DIRECTIONS FOR THIS TASK: Images should not appear in the copy, yet every line of the listing below must be printed exactly.

MATERIAL TO PROCESS:
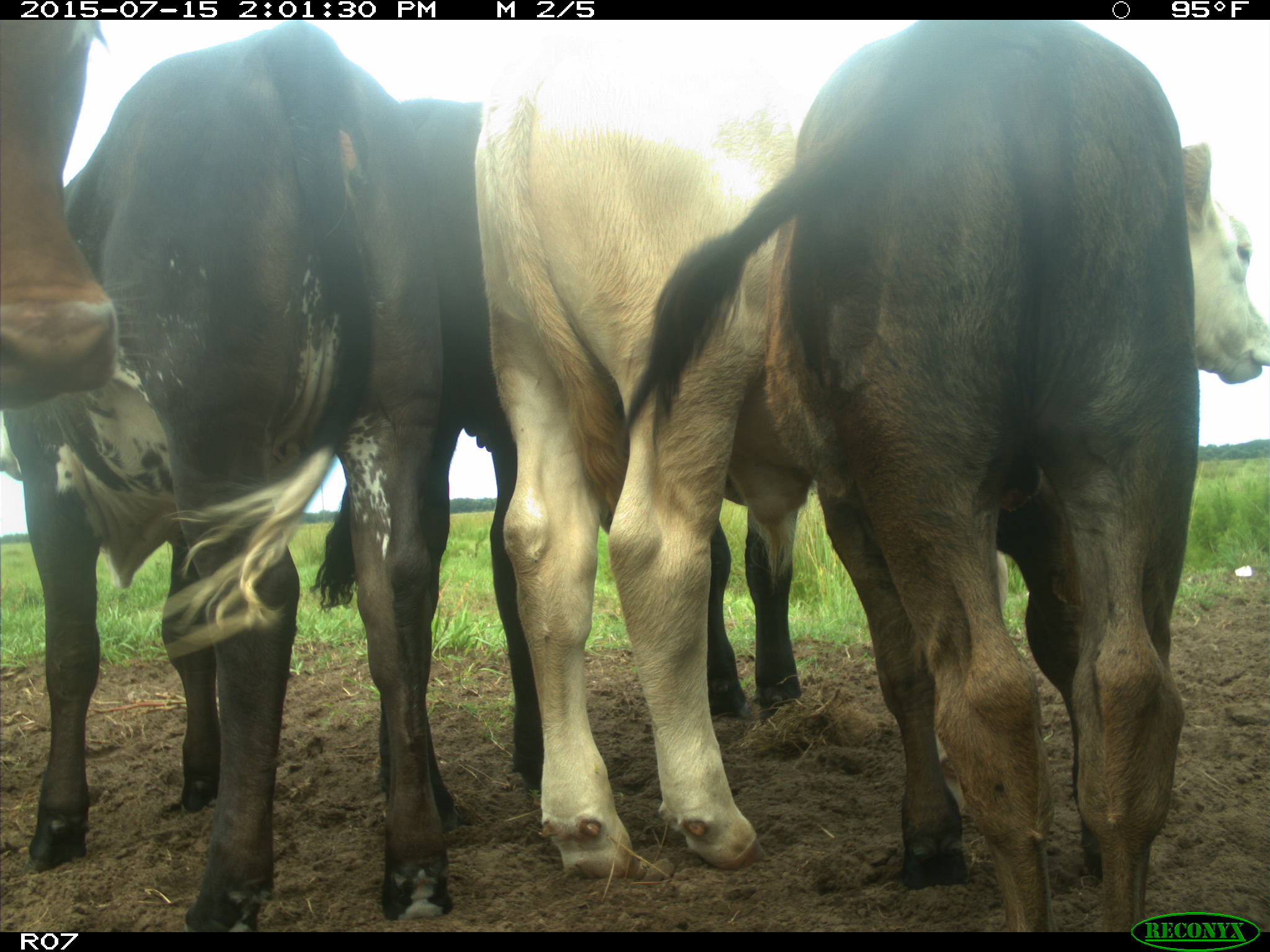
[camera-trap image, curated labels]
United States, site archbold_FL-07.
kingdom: Animalia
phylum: Chordata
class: Mammalia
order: Artiodactyla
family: Bovidae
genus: Bos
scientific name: Bos taurus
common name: domestic cow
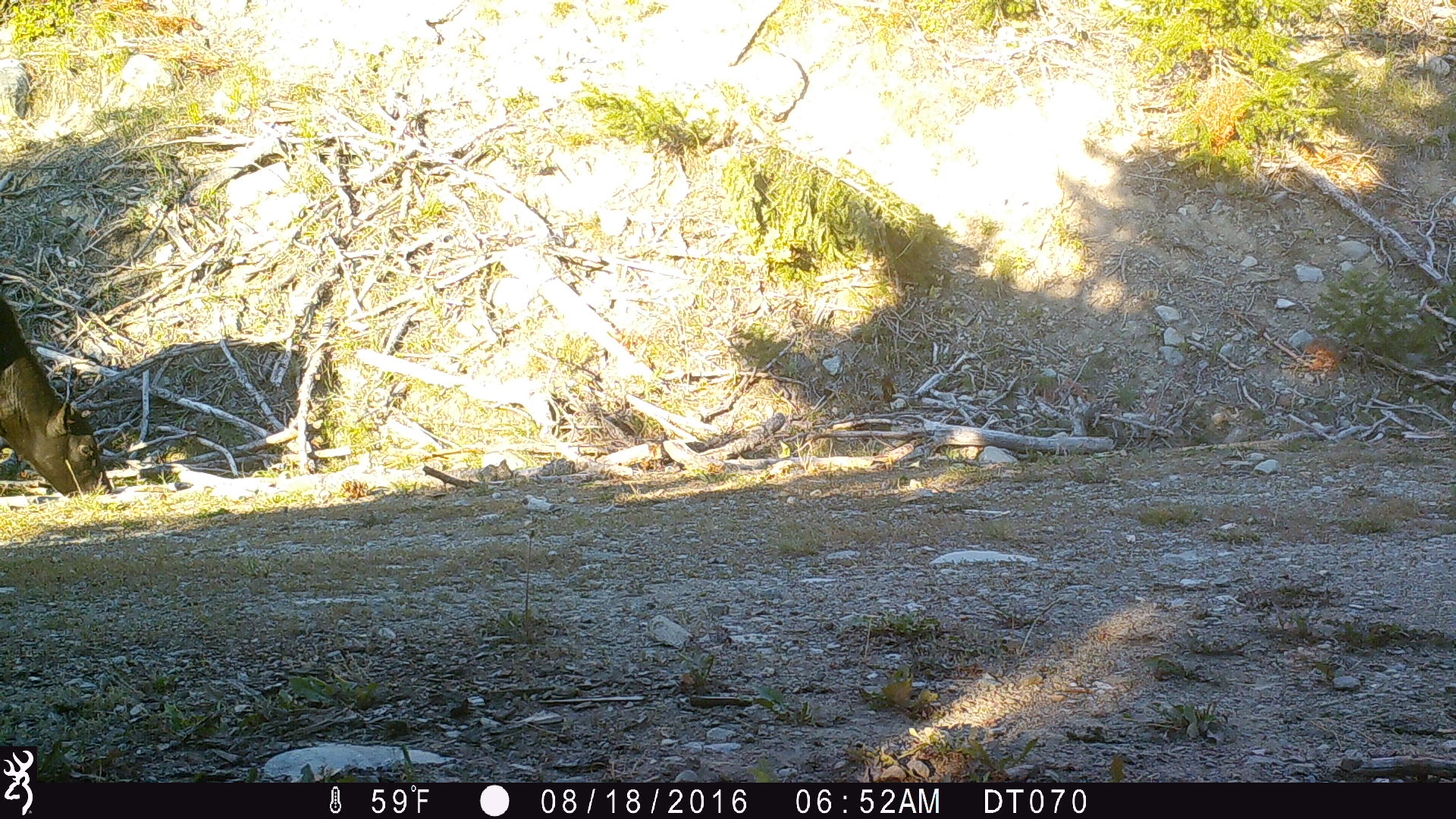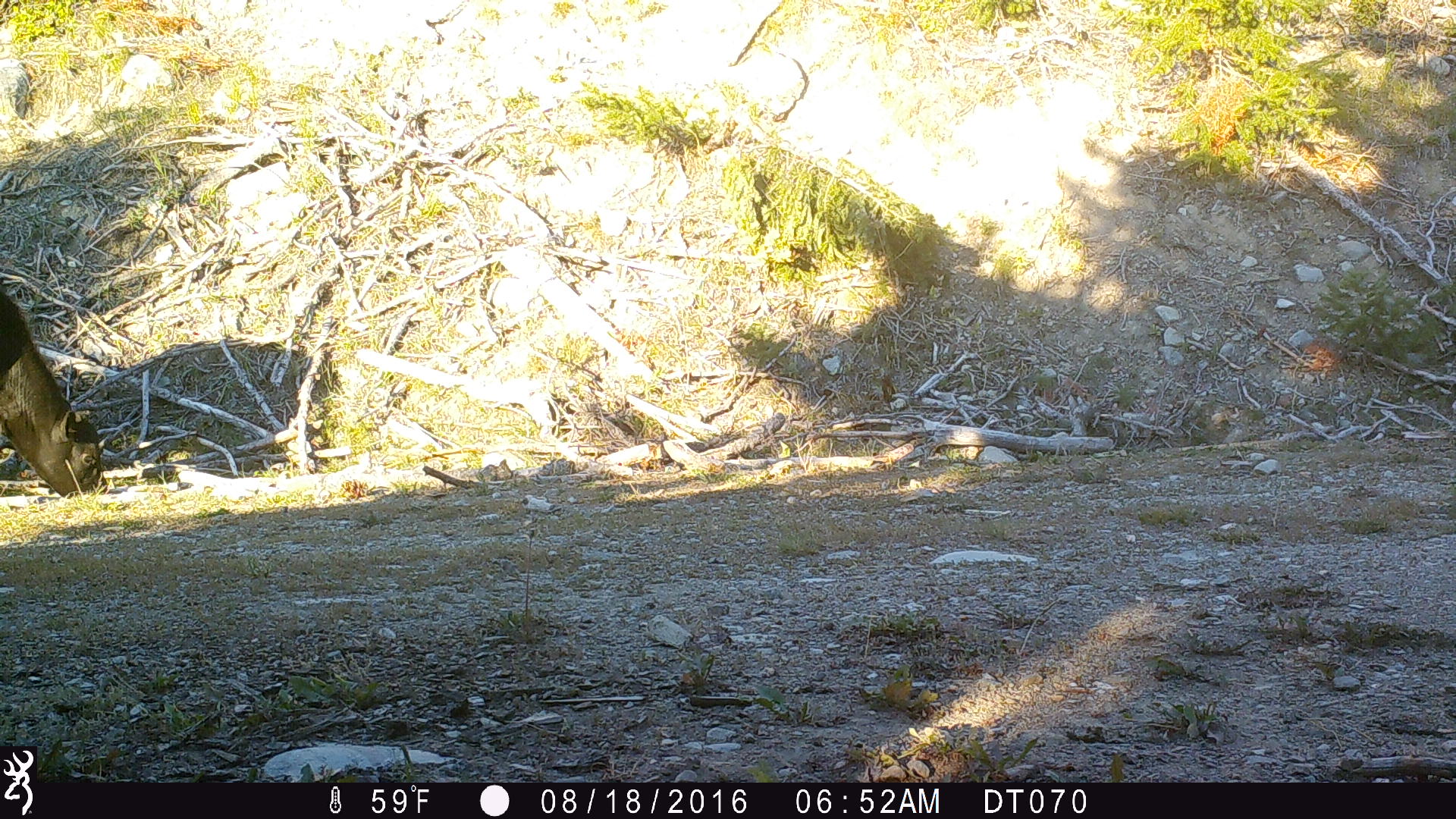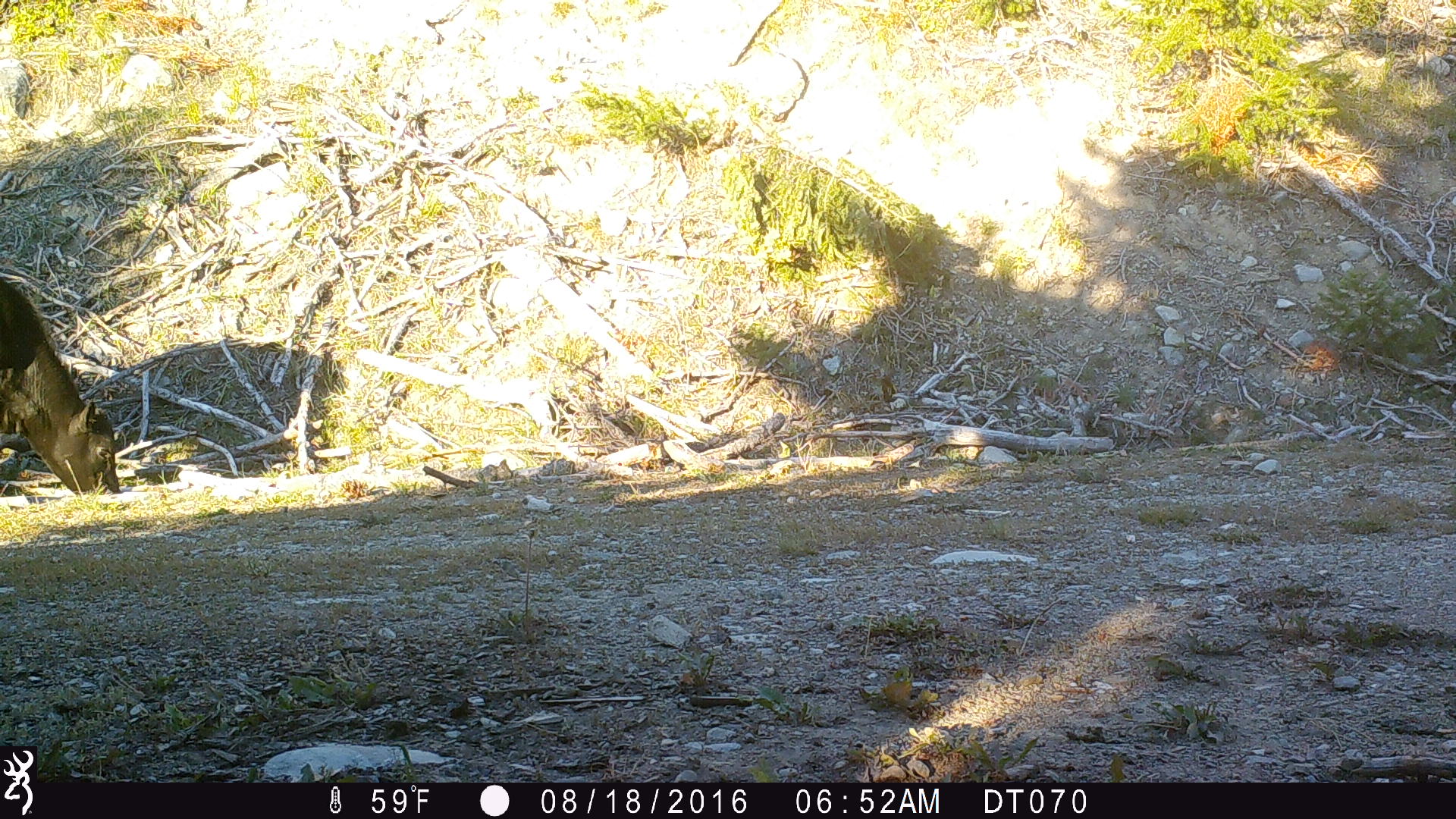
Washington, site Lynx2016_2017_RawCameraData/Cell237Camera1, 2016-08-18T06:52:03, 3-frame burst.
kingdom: Animalia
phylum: Chordata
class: Mammalia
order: Artiodactyla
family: Bovidae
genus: Bos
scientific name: Bos taurus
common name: domestic cattle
Domestic cattle (Bos taurus). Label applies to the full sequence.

SOLUTION TO THIS TASK:
[camera-trap image, curated labels]
United States, site archbold_FL-07.
kingdom: Animalia
phylum: Chordata
class: Mammalia
order: Artiodactyla
family: Bovidae
genus: Bos
scientific name: Bos taurus
common name: domestic cow
Washington, site Lynx2016_2017_RawCameraData/Cell237Camera1, 2016-08-18T06:52:03, 3-frame burst.
kingdom: Animalia
phylum: Chordata
class: Mammalia
order: Artiodactyla
family: Bovidae
genus: Bos
scientific name: Bos taurus
common name: domestic cattle
Domestic cattle (Bos taurus). Label applies to the full sequence.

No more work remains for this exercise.